Espero, que esta noche cuando este con ella, recuerde todo el amor que sintió un día y este renazca mas fuerte que nunca…y que algún dia, un hombre me ame como la ama a ella.

¡Que bella de ser! ¡Que bella me veo en el!

El levanto su copa ¡que bello se puede uno ver en los ojos de una mujer!

¡El Jalim! Dijo el.

¿Qué significa? Dijo ella.

“Por la vida” contesto con respeto.

“El jalin” pronuncio ella feliz.

En lo mas profundo de ella supo que esta noche cuando el se encontraría con ella, ella volvería a sentir el hombre del que se había enamorado, que lo vería grande, bello, poderoso y profundamente humano, porque el se había visto y lo reflejaba sin miedo y con humildad.
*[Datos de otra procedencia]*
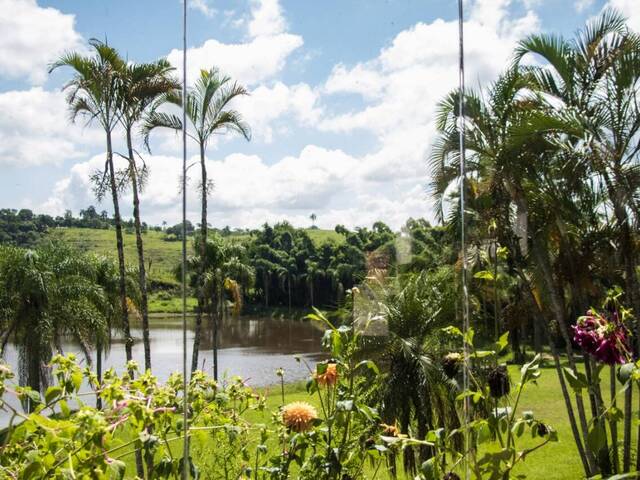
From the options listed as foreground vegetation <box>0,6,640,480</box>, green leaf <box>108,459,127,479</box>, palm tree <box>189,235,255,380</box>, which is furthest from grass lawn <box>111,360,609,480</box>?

Ya no necesitaba demostrarlo, ni a el ni a nadie, lo sentía.

Habría otros miedos intentando hacer mella en ellos pero seguro que el había entendido como vencerlos.

Bastaría mirarla a los ojos para tener el arma y aniquilarlos.

Bastaría con amarse cada vez más para que ella no dejara de amarlo jamás, pasara lo que pasara.

 

Persona Celeste Atalaya – (Julio-Agosto 1989) (Cuarderno a mis antepasados)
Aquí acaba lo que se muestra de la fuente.